Given request: Lay out the records below as a Markdown table with the columns Row and Line. Include only the lines from the one containing "How large is" through the one containing "282 centimetres", with both ends included, give each row a number, and leave out blank lines.
● ● ●
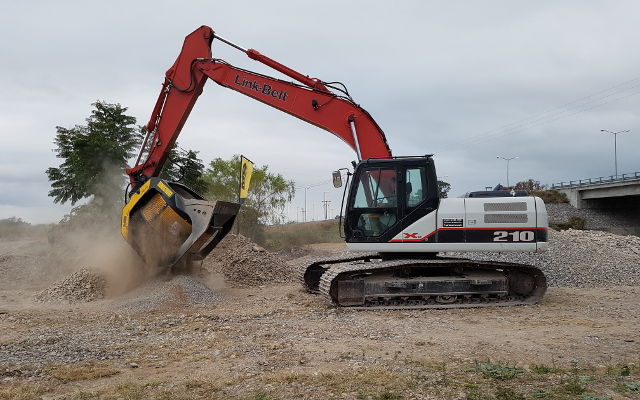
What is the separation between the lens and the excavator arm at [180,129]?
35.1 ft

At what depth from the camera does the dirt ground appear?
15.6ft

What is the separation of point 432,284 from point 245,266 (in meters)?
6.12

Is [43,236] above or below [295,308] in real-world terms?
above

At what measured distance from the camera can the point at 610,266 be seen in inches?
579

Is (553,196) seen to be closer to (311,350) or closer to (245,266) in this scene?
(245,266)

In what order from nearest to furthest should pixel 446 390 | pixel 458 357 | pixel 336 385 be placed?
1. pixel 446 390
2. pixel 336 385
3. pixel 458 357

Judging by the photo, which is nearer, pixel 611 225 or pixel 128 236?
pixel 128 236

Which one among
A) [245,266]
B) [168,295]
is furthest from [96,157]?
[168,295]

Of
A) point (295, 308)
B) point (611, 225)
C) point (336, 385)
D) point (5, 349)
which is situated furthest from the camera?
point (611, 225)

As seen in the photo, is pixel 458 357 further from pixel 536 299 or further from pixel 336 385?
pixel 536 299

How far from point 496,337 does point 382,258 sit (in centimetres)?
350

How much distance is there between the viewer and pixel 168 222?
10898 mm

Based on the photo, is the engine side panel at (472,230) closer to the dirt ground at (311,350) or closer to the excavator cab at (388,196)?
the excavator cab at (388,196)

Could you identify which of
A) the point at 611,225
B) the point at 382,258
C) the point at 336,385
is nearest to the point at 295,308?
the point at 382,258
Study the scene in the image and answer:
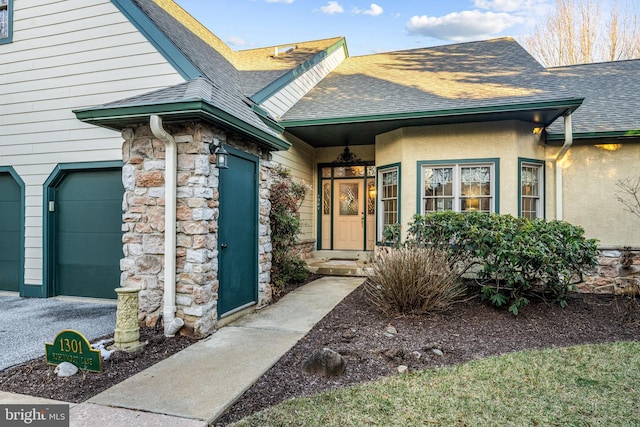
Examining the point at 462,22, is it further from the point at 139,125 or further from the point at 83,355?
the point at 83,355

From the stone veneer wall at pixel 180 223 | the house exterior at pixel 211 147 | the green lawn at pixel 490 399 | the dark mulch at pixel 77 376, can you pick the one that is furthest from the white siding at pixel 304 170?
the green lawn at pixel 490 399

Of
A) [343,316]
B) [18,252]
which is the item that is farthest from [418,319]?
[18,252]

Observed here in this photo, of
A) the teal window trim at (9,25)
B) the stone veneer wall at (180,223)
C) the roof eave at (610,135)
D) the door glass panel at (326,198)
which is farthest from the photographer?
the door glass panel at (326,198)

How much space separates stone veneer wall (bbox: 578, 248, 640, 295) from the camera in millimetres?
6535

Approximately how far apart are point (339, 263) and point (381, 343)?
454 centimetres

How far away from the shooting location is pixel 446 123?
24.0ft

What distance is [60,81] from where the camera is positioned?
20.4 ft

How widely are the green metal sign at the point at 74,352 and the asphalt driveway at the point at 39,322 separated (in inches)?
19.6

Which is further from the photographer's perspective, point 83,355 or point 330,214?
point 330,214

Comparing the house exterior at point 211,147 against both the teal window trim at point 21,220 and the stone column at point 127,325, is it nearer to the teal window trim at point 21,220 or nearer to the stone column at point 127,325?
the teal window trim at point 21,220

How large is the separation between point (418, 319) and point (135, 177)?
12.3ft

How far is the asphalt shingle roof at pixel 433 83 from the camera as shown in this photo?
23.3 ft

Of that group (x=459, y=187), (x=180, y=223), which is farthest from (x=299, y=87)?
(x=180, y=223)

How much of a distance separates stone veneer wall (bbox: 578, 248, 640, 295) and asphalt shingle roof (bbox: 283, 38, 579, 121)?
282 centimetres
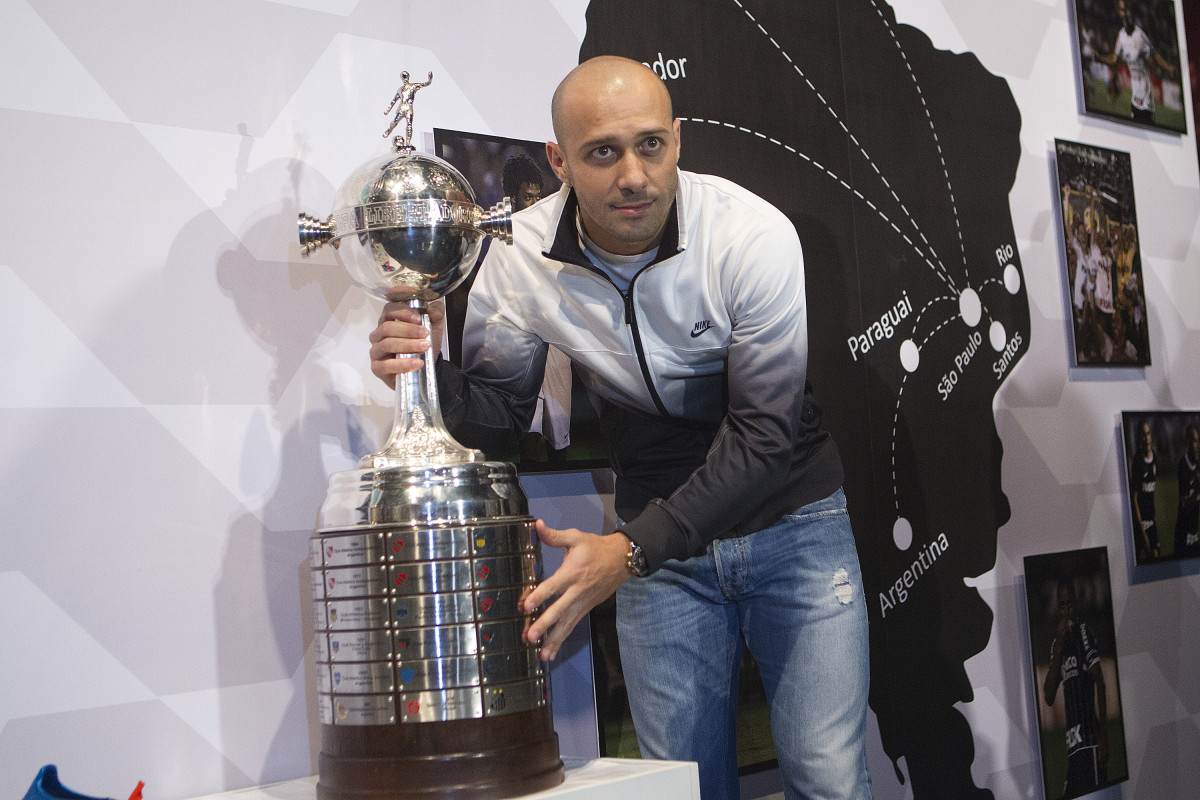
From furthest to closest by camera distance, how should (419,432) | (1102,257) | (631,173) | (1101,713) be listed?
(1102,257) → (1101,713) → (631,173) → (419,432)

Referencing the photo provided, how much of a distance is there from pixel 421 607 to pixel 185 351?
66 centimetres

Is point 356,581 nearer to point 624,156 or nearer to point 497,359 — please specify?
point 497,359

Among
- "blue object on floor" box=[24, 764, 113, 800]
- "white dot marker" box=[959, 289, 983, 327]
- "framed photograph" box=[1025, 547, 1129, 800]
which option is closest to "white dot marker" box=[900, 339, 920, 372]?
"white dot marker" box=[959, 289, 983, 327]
● ● ●
Reply to the task:
| Row | Line |
|---|---|
| 1 | How large is the separation between point (418, 319) and point (135, 177)? |
| 2 | 12.3ft |
| 3 | How far is the asphalt shingle roof at pixel 433 83 from the camera as shown in this photo? |
| 4 | 23.3 ft |
| 5 | Of that group (x=459, y=187), (x=180, y=223), which is farthest from (x=299, y=87)? |
| 6 | (x=180, y=223) |
| 7 | How much of a distance separates stone veneer wall (bbox: 578, 248, 640, 295) and asphalt shingle roof (bbox: 283, 38, 579, 121)? |
| 8 | 282 centimetres |